News Agencies 13 June 2022, 21:09 IST

1.7 million bonded labourers in Pakistan's Sindh, 700,000 are children: Report

As many as 1.7 million bonded labourers are there in Pakistan's Sindh province, a non-governmental organisation said on the occasion of World Day Against Child Labour.

Out of the 1.7 million, 700,000 are children, working under indecent and inhumane working and living conditions imposed on them by their landlords, the Dawn newspaper reported citing Hari Welfare Association (HWA).

Over 6.4 million children are out of school in Sindh, most of them engaged in the worst forms of indecent child labour, HWA said.

From 2013 to 2021, on the orders of courts in Sindh, 3,329 children were released along with their adult family members from the custody of landlords in the agriculture sector, according to the data collected by the HWA.

"Besides the agriculture sector, children under 15 years of age are exploited, abused, and tortured in bangle, brick kiln, fisheries, auto workshops, cotton picking, and chilli picking sectors/activities in the province," Dawn quoted HWA's president Akram Khaskheli as saying.

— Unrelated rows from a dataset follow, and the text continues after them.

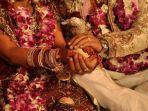 ilustrasi-pesta-pernikahanwikipedia.jpg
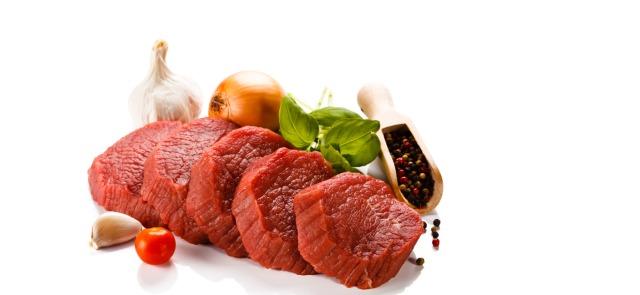 Mięso – TAK, kiełbasa NIE!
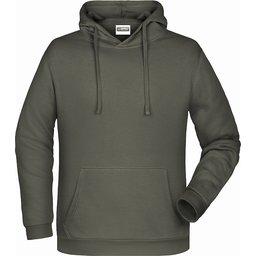 Basic Hoody Man (dark-grey)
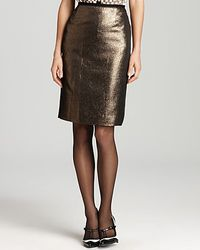 Tory Burch | Gold Brandy Skirt | Lyst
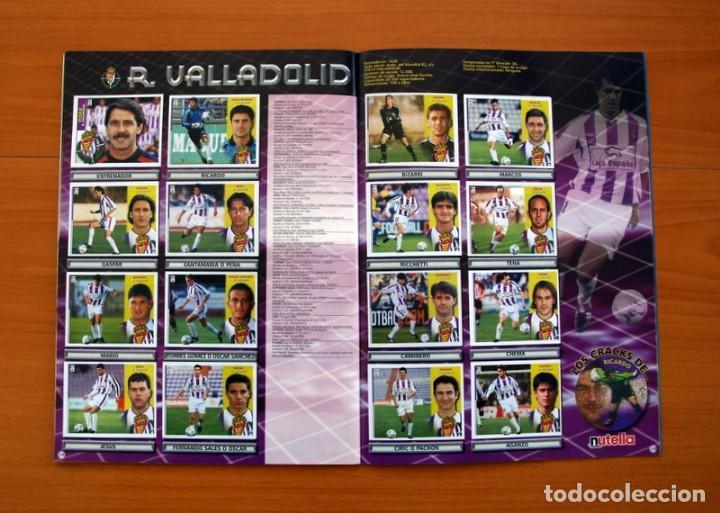 Álbum de fútbol completo: Álbum Completo - Liga 2002-2003, 02-03 - Ediciones Este - Ver fotos y explicaciones en el interior - Foto 21 - 155093778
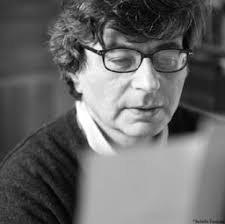 Pôle d'or 2009: Victor Kissine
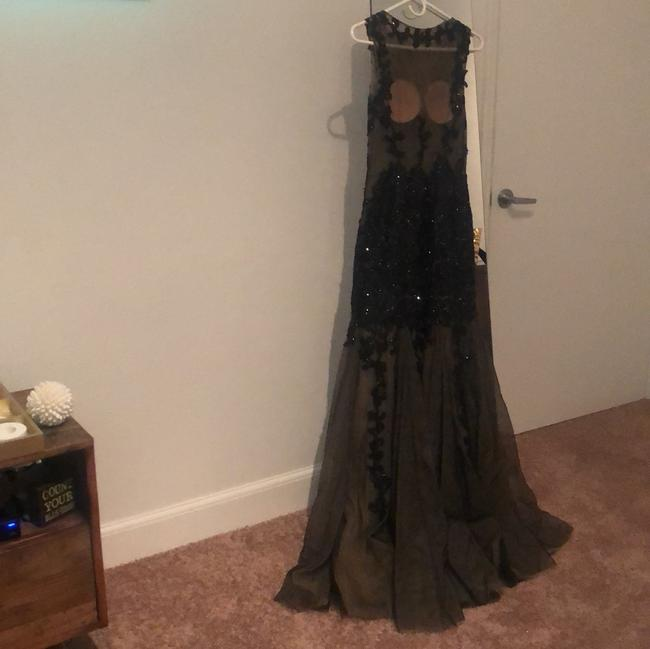 Other (PROM) Dress Image 1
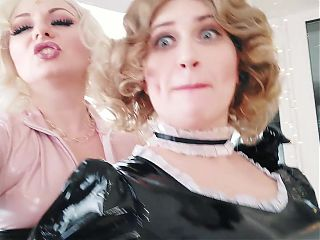 Selfie with maid, pvc video
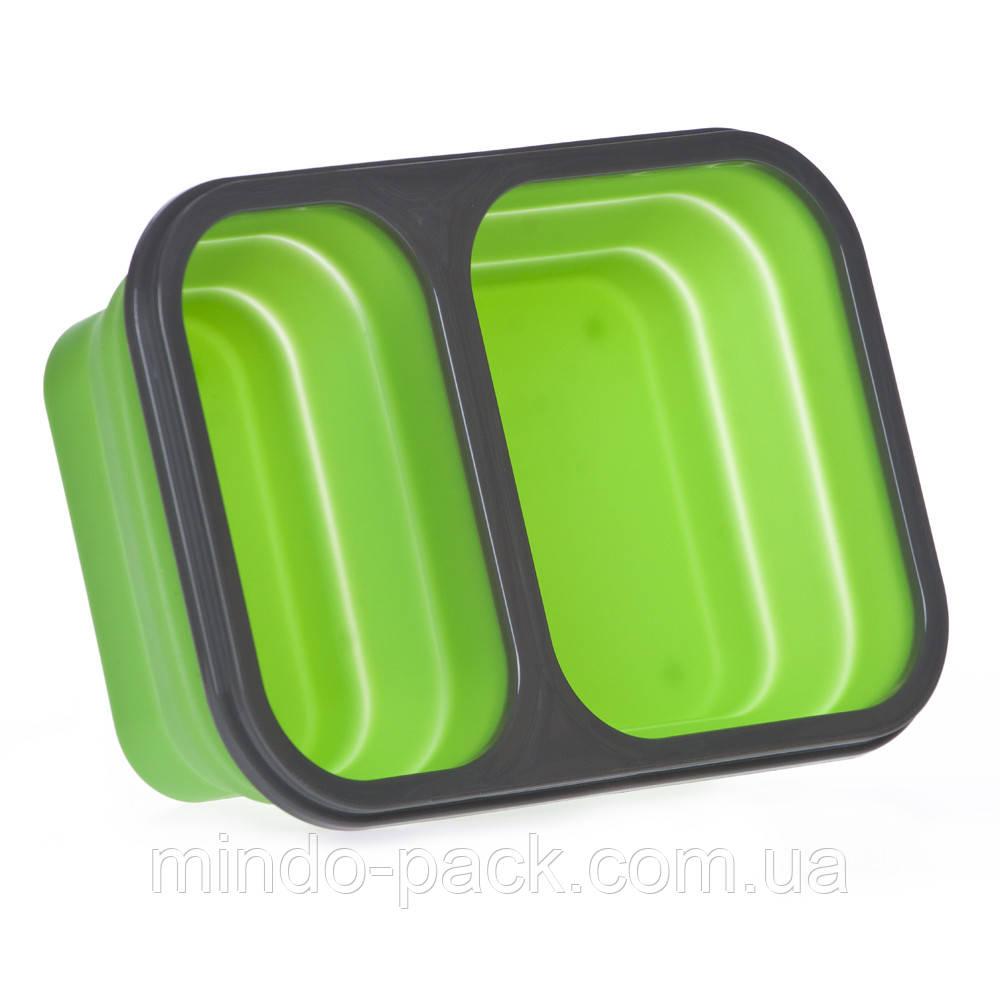 Ланчбокс силиконовый складной двойной (зелёный)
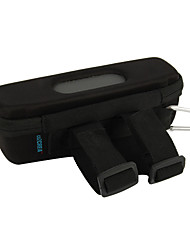 Portable Carrying Case Bag Bike Mount for Bose Soundlink Mini Bluetooth Speaker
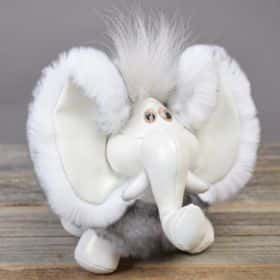 Меховая игрушка «Мамонтёнок»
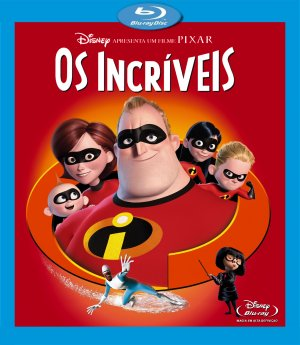 The Incredibles 3381x3885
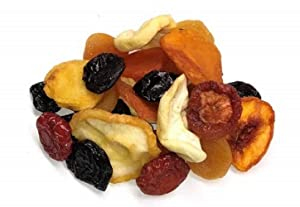 Fresh Quality Gourmet Dried Mixed Fruits | Enjoy a Great Burst of Multiple Juicy and Tasty Flavors | Packed with Nutrients | (5 LB) By Farm Fresh Nuts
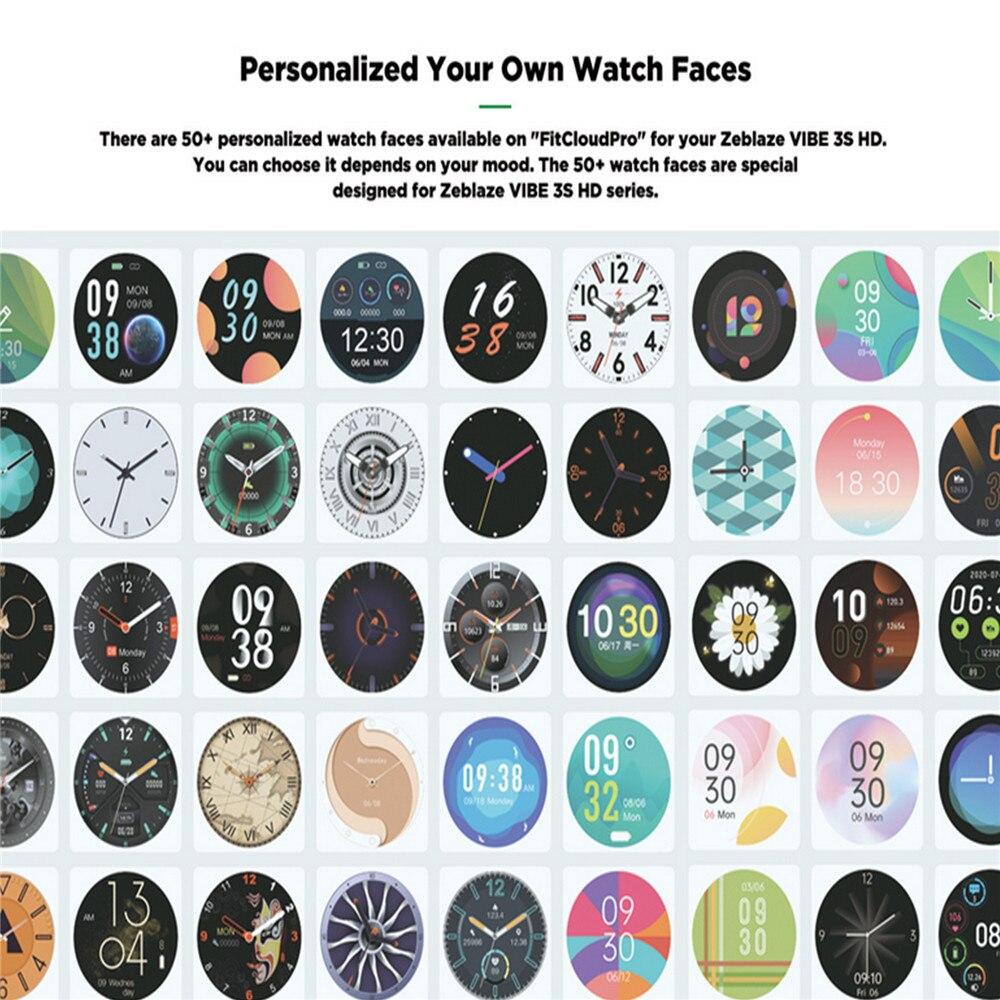 inteligente cor da tela toque relógio pulso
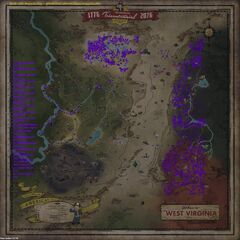 Violet Flux locations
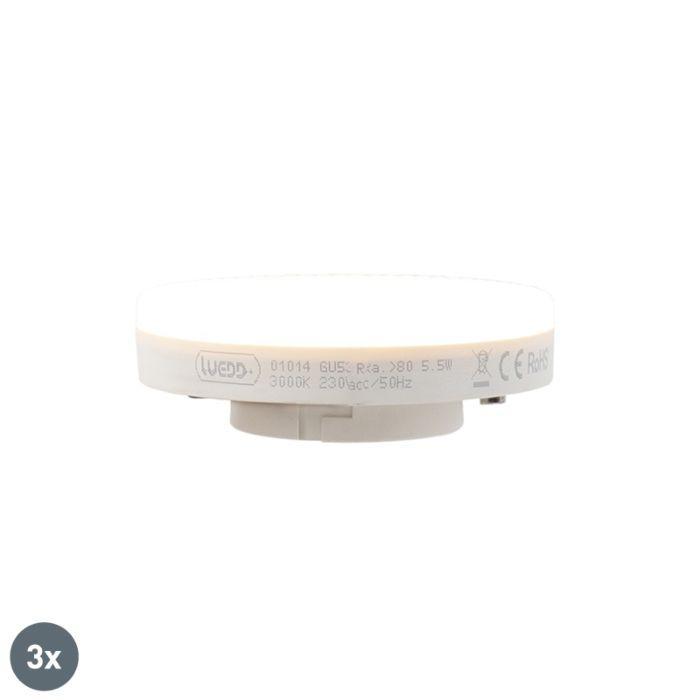 Set-de-3-bombillas-LED-GX53-5.5W-470-lumen-3000K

The HWA president said that the relevant authorities had completely ignored the future of these children adding that most of them work as domestic slaves and their wages are paid to the agents, which pay nominal money to their parents.

According to Khaskheli, the government's sheer ignorance and absence of policy and plan to eradicate child labour have also added to the miseries of children. "The government is good at introducing laws, but worst at implementing these laws," he said.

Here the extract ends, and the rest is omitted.